## INSTRUCTIONS FOR THE TASK
List all lines of the data that include the string "taurinus".
╭──
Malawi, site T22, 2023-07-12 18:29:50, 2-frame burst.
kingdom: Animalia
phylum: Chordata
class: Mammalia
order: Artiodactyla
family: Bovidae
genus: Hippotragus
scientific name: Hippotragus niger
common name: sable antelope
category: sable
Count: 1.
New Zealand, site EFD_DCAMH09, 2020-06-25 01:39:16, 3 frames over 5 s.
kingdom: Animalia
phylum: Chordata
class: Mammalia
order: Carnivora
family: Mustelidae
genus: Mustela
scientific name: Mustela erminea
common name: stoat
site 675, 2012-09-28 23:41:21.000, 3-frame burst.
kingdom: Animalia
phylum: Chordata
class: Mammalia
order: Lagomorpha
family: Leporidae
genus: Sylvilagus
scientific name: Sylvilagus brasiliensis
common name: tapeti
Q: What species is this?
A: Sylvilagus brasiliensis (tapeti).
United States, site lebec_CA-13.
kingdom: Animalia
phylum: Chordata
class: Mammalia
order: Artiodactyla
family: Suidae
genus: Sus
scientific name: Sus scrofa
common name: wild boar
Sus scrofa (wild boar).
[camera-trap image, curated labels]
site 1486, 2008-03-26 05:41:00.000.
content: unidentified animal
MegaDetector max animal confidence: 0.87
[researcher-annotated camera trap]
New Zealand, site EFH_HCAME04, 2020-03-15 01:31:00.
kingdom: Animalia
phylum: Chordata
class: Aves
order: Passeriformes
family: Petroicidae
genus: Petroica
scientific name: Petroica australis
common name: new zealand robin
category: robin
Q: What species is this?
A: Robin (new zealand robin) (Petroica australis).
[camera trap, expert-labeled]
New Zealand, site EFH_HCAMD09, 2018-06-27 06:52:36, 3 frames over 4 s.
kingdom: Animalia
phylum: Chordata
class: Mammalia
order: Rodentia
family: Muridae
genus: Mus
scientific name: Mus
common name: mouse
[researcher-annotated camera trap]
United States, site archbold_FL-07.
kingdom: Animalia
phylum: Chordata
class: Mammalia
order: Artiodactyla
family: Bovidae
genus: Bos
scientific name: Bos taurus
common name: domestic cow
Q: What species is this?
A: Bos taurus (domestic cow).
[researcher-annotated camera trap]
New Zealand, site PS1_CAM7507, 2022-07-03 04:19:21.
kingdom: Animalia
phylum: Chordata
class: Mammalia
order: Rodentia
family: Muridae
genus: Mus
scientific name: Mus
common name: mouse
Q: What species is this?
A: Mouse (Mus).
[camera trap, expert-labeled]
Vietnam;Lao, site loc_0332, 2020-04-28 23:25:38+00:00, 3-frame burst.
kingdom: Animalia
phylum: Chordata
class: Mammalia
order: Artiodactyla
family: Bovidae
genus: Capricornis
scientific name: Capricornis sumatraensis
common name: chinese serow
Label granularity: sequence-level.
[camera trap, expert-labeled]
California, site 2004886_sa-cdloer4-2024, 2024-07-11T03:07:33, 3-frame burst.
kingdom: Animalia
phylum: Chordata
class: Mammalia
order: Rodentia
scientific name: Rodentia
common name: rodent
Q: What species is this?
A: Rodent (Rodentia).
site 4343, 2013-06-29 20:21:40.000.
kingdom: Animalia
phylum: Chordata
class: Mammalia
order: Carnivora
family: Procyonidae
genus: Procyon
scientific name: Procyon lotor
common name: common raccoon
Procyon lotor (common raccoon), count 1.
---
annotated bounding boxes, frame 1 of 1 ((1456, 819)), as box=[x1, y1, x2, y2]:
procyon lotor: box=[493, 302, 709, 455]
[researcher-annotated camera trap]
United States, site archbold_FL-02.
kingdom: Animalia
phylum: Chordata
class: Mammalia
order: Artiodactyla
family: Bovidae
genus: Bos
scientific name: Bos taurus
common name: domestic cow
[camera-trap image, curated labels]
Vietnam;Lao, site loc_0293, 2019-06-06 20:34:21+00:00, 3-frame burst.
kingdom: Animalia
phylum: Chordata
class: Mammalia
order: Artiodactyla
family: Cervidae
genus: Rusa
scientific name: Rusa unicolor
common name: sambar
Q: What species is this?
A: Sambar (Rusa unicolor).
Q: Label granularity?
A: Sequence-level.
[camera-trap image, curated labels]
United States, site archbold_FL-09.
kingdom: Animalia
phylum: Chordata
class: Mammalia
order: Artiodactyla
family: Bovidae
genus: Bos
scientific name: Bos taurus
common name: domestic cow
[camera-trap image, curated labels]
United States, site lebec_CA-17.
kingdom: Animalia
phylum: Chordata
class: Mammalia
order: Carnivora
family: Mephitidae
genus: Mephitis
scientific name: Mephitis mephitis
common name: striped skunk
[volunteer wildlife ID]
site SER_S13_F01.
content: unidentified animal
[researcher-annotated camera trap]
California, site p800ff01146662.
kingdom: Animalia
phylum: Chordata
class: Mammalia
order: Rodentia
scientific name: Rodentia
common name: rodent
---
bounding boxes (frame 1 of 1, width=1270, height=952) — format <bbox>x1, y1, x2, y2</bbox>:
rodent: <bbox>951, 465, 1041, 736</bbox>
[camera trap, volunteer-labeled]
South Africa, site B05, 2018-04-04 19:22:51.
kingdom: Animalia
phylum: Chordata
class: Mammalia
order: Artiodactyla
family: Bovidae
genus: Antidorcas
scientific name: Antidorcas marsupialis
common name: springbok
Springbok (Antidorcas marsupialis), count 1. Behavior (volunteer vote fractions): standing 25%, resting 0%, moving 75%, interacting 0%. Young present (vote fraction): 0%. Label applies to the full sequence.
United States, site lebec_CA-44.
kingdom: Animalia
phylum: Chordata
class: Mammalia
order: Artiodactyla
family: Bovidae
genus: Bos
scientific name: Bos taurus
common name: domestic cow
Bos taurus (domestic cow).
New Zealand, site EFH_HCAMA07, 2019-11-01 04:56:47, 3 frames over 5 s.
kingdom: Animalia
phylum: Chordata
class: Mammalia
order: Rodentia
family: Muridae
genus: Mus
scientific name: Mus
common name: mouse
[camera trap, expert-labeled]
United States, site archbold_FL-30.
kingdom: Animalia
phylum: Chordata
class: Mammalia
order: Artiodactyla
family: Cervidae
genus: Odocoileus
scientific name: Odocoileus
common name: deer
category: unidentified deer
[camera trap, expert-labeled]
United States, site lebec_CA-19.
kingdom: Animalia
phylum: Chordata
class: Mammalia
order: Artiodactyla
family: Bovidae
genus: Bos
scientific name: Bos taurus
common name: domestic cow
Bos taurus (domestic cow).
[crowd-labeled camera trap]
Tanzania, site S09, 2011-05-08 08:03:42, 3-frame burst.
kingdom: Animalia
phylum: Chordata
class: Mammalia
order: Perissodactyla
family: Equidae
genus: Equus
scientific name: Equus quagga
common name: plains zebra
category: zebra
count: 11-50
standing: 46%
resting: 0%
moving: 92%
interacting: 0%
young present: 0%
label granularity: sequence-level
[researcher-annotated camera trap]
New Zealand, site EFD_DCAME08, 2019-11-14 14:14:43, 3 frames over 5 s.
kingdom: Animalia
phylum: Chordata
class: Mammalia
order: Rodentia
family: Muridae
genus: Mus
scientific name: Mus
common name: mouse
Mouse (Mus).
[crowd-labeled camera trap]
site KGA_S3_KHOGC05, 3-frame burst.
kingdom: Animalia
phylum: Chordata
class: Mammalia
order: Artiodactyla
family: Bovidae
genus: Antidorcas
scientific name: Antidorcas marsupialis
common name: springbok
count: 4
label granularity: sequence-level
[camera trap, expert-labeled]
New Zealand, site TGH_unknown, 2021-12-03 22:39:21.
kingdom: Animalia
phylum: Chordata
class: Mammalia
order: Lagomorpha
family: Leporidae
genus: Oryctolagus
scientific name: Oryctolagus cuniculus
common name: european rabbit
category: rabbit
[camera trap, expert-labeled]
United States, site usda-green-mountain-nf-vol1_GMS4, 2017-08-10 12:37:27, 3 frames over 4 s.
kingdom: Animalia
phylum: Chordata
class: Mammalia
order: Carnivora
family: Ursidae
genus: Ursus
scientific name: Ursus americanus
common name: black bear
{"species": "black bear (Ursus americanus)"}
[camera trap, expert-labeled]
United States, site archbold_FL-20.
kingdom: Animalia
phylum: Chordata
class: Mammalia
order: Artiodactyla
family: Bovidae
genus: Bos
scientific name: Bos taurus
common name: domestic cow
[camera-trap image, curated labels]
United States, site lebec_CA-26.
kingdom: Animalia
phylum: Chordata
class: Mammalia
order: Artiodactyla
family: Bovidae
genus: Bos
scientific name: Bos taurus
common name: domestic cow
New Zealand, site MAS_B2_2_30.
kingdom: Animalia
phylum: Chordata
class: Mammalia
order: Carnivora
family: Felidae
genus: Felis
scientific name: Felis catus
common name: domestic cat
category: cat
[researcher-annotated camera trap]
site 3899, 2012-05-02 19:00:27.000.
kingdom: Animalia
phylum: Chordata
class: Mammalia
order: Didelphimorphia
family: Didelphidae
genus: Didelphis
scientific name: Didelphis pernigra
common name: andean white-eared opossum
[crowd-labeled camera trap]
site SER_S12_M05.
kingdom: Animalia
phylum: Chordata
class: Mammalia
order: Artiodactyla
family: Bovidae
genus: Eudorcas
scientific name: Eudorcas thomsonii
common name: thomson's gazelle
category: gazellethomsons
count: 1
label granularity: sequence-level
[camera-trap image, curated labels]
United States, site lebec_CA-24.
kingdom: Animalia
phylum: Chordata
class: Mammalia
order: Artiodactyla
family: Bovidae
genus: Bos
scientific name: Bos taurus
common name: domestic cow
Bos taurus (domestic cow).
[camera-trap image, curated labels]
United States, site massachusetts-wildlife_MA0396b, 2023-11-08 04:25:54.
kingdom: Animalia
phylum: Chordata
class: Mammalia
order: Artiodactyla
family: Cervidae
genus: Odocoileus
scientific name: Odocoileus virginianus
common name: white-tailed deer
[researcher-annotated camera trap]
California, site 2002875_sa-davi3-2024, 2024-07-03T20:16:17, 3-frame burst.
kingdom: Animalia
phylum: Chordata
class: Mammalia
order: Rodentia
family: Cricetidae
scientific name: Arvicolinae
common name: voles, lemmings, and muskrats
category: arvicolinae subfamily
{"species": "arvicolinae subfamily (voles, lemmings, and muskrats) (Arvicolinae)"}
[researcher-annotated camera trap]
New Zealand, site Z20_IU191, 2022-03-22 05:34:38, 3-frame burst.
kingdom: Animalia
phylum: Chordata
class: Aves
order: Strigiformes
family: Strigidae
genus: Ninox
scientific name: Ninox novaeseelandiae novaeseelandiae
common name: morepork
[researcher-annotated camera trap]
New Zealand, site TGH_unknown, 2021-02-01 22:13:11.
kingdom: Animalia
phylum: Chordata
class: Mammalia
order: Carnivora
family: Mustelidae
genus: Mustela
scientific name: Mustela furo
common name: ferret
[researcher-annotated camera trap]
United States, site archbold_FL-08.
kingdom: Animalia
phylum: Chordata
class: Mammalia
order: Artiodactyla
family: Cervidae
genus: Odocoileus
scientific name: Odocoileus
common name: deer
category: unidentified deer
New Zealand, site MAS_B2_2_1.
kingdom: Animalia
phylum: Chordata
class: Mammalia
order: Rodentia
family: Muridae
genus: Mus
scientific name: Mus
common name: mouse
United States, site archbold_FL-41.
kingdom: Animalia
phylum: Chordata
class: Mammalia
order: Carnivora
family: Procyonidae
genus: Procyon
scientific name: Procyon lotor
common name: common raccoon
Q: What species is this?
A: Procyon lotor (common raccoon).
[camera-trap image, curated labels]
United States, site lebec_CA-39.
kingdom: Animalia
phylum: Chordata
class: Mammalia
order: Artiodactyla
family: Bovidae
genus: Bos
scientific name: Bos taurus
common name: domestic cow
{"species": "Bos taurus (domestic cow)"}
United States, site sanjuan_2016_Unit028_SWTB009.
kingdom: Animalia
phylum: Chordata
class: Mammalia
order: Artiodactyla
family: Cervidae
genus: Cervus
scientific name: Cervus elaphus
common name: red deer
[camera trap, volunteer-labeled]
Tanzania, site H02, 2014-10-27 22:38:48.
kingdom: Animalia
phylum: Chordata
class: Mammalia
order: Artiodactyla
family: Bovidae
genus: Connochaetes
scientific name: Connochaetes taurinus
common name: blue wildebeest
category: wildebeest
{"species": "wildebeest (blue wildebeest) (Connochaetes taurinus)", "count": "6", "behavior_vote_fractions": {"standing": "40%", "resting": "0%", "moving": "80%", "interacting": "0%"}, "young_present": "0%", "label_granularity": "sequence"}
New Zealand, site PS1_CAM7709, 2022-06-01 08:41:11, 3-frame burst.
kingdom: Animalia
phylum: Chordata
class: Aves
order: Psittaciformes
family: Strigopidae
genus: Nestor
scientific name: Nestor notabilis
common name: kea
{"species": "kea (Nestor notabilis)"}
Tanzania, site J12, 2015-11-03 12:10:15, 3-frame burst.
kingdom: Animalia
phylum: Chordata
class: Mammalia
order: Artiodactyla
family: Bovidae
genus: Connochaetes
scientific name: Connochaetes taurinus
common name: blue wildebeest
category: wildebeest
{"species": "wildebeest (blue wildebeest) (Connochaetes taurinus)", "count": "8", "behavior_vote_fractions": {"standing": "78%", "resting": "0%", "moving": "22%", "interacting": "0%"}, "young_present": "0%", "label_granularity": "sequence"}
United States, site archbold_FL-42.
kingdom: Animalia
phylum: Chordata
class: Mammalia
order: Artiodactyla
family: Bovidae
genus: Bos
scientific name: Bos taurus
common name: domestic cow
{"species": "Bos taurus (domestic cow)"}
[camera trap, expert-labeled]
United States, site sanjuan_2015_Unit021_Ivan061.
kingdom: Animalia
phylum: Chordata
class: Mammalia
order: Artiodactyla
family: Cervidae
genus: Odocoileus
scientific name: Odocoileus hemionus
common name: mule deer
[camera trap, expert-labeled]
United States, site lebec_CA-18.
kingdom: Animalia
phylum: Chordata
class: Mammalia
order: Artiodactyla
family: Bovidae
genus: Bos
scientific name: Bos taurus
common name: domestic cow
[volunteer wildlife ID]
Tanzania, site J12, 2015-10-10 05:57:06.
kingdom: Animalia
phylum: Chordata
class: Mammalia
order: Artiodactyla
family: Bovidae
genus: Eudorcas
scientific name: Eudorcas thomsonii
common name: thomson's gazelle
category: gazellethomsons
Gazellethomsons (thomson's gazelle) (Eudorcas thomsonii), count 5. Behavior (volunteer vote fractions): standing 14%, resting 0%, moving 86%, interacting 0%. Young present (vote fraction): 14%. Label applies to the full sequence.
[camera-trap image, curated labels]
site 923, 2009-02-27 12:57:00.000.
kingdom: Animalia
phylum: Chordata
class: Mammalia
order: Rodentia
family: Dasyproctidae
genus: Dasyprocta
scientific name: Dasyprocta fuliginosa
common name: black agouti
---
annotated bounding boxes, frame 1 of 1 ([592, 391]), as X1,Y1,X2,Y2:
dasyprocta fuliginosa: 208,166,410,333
╰──
## RESPONSE BELOW
scientific name: Connochaetes taurinus
{"species": "wildebeest (blue wildebeest) (Connochaetes taurinus)", "count": "6", "behavior_vote_fractions": {"standing": "40%", "resting": "0%", "moving": "80%", "interacting": "0%"}, "young_present": "0%", "label_granularity": "sequence"}
scientific name: Connochaetes taurinus
{"species": "wildebeest (blue wildebeest) (Connochaetes taurinus)", "count": "8", "behavior_vote_fractions": {"standing": "78%", "resting": "0%", "moving": "22%", "interacting": "0%"}, "young_present": "0%", "label_granularity": "sequence"}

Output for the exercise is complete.